- [Text section]
Unable to get closing daily values for SPY



  • I'm attempting to capture closing prices for the day in an IB datafeed, requested at bt.TimeFrame.Days and resampled to the same. As discussed in other threads, it is my goal to capture the closing bar for the day and enter or exit ES based on evaluation of indicator values driven by the SPY data. I've set sessionend= as shown below, yet I am not seeing the bar in my strategy at the 16:00 closing time. Suggestions would be appreciated.

    Setting up data feed as follows:

            # SPY Live data timeframe resampled to 1 Day
            data1 = ibstore.getdata(dataname=args.live_spy, backfill_from=bfdata1,
                                    timeframe=bt.TimeFrame.Days, compression=1, sessionend=dt.time(16, 0))
            cerebro.resampledata(data1, name="SPY-daily", timeframe=bt.TimeFrame.Days, compression=1)
    

    Using the following code in Strategy next() to capture the bar.

     # We only care about ticks on the Daily SPY
            if not len(self.data_spy) > self.len_data_spy:
                return
            else:
                import pdb; pdb.set_trace()
                self.len_data_spy = len(self.data_spy)
    

    At the breakpoint above, I can see the following data:

    (Pdb) self.data_spy.sessionend
    0.625
    (Pdb) self.data_spy.DateTime
    6
    (Pdb) self.data_spy.buflen()
    4219
    (Pdb) self.data_spy.contractdetails.m_tradingHours
    '20170111:0400-2000;20170112:0400-2000'
    (Pdb) self.data_spy.contractdetails.m_timeZoneId
    'EST'
    (Pdb) self.data_spy.contractdetails.m_liquidHours
    '20170111:0930-1600;20170112:0930-1600'
    

  • administrators

    This seems bound to fail:

    if not len(self.data_spy) > self.len_data_spy:
        return
    

    When the len of your data is >= 1 the not turns that to False (consider it 0 for the comparison) and it will never be larger than something which is already >= 1



  • While that logic might not be very intuitive to look at, it does accomplish the goal since I would want to return if it is False.

    I think one possible bug there is that I could miss ticks if setting the self.len_data_spy counter equal to the len(self.data_spy). I've since changed this to be a += 1 counter, but I think the issue may still remain. Will see today when we hit the close.


  • administrators

    It seem it is going to be always False and never execute the return.

    Example

    • Assume initialization self.len_data_spy = 0 (not shown above)

    • As soon as len(self.data_spy) > 0 then not len(self.data_spy) -> False

    • And False > self.len_data_spy evaluates to False and you don't return

    • self.len_data_spy is updated and contains for sure a number > 0

    • And you repeat the cycle (not the initialization) with the same consequences

    You are mixing Minutes (for ES) and Days (for the SPY) and according to your narrative, making decisions based on the daily data, operating on the minute data. It is therefore assumed you have an indicator and/or lines operation on SPY, which means next will 1st be called when len(self.data_spy) > 0 evaluates to True, because the indicator/operation has increased the minimum period. (And if this doesn't hold true, then something is buggy in the platform)

    It may be that you have some other initialization value or the reasoning is incorrect, but it really seems like the logic won't actually do anything.



  • I have market data ticking through next() on both 1-minute interval for ES and on Daily interval for SPY.

- [Stated exercise 1] Translate this sentence from the forum thread about SPY closing values into Spanish: "It may be that you have some other initialization value or the reasoning is incorrect, but it really seems like the logic won't actually do anything."

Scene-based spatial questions
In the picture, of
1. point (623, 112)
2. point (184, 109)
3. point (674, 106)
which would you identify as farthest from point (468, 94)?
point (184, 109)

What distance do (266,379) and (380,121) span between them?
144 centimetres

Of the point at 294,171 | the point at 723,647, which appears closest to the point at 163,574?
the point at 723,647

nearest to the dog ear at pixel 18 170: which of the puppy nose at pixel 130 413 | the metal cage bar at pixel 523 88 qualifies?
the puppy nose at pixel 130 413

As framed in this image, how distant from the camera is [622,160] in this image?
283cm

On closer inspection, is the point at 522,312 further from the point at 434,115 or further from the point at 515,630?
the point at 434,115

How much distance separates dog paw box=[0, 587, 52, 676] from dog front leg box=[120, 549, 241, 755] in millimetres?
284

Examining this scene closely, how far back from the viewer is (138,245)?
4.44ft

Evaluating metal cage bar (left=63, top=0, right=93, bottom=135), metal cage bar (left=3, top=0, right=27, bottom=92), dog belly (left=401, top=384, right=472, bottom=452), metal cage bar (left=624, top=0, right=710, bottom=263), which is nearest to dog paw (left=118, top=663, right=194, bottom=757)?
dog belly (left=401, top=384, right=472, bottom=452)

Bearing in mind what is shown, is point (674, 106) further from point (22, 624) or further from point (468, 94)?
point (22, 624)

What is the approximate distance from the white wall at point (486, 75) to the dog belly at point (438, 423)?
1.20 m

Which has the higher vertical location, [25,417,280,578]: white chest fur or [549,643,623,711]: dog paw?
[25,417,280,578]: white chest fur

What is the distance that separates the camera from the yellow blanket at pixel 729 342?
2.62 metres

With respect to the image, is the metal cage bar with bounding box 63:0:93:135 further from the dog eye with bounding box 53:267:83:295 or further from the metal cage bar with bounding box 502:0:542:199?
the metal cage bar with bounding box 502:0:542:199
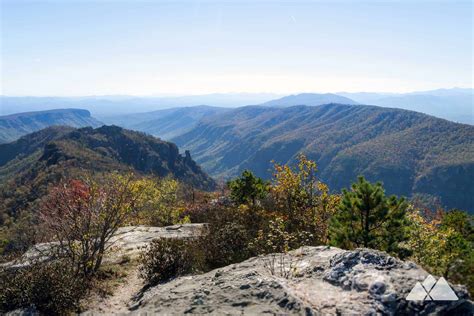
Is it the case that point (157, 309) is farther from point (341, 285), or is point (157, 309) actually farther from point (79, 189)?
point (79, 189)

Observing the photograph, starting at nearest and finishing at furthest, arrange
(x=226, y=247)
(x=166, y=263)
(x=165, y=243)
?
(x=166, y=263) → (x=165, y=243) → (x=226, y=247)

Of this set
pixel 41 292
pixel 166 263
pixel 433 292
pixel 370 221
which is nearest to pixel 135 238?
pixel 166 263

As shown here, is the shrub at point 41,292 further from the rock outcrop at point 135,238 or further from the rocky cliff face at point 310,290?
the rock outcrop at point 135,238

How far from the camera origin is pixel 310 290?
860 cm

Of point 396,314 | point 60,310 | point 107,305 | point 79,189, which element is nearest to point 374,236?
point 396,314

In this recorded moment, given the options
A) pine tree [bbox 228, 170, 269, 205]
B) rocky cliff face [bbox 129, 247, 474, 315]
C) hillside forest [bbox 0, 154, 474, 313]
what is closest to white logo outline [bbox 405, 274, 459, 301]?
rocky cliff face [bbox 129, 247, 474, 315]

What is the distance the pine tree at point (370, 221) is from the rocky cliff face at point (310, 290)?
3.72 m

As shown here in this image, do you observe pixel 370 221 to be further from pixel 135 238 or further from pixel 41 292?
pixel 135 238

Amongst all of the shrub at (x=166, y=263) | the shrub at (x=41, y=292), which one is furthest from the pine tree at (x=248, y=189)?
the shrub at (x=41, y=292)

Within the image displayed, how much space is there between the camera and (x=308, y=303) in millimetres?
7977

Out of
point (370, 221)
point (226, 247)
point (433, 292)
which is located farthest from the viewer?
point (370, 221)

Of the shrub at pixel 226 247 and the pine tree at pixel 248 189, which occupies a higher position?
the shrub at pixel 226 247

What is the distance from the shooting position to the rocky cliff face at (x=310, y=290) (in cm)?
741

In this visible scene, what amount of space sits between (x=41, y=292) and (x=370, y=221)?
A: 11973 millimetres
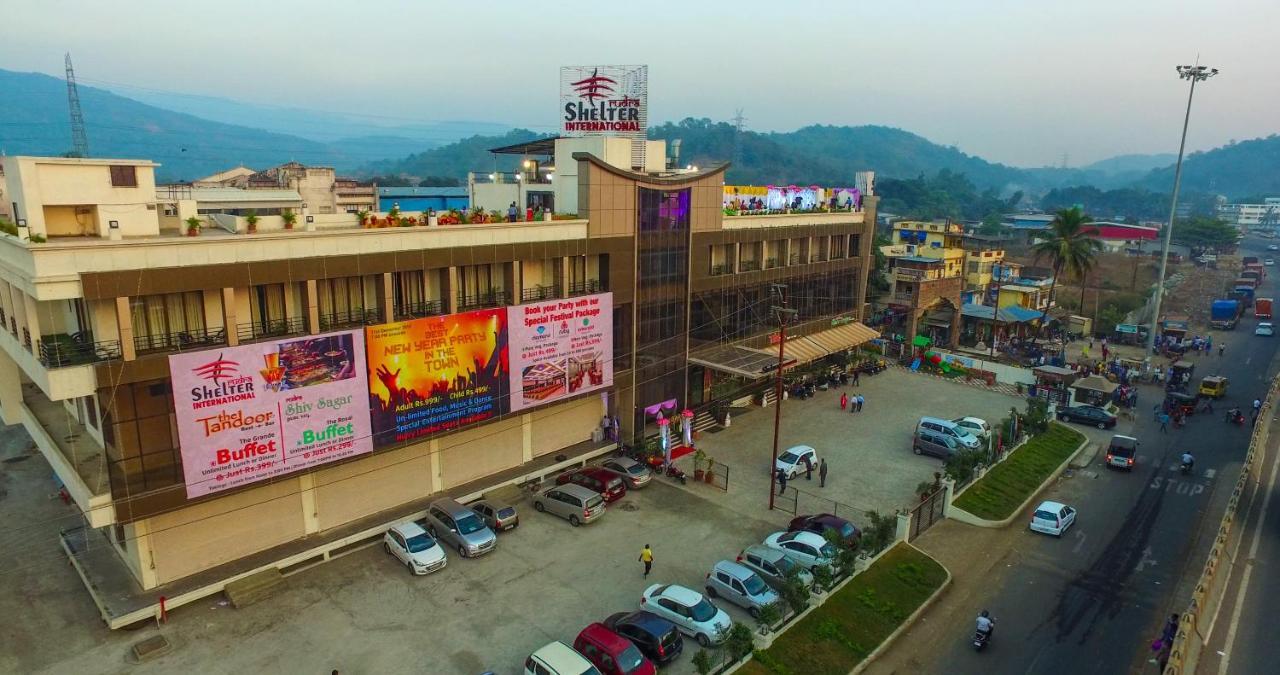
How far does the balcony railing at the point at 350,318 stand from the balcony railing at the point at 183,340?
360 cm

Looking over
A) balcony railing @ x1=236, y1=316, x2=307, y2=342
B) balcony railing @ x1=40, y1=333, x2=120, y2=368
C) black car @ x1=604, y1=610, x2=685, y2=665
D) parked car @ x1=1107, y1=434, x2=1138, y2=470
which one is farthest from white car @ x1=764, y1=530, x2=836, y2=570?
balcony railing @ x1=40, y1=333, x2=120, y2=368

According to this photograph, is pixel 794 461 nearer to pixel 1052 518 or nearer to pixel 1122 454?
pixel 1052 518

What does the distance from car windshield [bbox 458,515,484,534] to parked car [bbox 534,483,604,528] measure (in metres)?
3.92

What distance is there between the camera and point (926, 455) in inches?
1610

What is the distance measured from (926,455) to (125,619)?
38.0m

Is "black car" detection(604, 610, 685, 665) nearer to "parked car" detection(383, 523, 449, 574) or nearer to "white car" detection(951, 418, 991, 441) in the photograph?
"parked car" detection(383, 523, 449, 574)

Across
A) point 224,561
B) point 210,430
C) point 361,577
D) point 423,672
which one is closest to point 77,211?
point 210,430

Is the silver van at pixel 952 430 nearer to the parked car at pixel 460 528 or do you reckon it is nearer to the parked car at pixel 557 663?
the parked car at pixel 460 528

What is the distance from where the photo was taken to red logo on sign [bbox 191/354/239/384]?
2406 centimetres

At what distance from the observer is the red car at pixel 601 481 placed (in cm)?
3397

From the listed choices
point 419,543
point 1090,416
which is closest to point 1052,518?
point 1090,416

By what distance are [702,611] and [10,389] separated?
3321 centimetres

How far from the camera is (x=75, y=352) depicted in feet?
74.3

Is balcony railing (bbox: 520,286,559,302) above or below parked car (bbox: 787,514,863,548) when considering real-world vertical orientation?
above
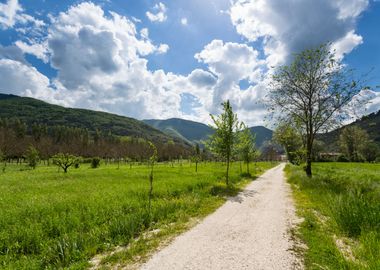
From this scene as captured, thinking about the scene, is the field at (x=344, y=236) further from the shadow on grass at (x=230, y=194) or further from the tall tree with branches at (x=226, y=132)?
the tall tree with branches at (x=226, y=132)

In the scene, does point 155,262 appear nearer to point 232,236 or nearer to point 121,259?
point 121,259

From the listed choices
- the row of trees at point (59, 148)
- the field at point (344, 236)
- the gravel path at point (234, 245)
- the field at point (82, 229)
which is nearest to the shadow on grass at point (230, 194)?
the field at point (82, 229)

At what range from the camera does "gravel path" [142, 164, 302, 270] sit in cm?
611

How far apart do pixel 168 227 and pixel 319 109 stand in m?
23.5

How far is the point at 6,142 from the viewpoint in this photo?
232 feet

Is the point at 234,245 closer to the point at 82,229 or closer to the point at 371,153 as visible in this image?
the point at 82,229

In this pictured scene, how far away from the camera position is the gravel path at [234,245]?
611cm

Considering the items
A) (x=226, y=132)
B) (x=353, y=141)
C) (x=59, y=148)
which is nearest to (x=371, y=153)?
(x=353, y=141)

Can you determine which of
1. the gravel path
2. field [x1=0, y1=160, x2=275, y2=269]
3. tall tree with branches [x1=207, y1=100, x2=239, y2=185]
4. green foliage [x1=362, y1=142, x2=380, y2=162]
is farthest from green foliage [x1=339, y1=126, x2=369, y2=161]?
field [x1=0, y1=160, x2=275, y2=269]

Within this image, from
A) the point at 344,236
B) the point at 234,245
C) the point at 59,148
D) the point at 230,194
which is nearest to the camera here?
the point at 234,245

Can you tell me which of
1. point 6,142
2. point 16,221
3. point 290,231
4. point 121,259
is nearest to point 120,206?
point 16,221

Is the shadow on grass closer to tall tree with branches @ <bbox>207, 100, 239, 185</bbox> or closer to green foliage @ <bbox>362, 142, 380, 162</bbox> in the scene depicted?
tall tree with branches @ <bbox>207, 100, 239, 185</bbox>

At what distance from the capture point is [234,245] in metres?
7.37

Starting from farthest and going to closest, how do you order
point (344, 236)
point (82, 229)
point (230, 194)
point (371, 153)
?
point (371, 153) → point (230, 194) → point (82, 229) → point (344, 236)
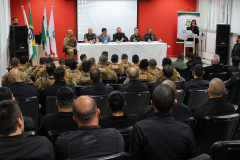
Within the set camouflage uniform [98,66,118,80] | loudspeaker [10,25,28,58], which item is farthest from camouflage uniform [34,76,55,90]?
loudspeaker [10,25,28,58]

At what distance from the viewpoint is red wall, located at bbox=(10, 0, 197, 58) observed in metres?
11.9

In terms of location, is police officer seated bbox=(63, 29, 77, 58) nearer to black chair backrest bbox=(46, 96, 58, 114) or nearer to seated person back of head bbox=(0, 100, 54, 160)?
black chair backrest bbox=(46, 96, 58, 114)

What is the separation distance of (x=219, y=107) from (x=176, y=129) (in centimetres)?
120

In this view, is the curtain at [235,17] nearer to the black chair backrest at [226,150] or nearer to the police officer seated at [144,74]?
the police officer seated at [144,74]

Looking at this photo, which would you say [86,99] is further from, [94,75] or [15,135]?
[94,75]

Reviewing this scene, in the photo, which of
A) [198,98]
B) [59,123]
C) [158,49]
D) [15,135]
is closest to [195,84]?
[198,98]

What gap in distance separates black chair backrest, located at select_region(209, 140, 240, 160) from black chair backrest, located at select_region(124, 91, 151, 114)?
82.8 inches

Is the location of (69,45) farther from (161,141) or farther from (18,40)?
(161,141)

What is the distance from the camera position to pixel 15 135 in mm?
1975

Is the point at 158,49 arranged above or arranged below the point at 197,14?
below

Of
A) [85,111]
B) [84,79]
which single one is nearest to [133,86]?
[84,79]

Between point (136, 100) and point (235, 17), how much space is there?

- [Stated exercise 2] In the entries, swap "balcony railing" for "porch railing" from the line with "Looking over" to the line with "D) parked car", and give back only those lines.

- [Exercise solution 1] Puede que tengas algún otro valor de inicialización o que el razonamiento sea incorrecto, pero realmente parece que la lógica no va a hacer nada en absoluto.

- [Exercise solution 2]
Looking over
A) porch railing @ x1=236, y1=316, x2=307, y2=342
B) porch railing @ x1=40, y1=333, x2=120, y2=368
C) black car @ x1=604, y1=610, x2=685, y2=665
D) parked car @ x1=1107, y1=434, x2=1138, y2=470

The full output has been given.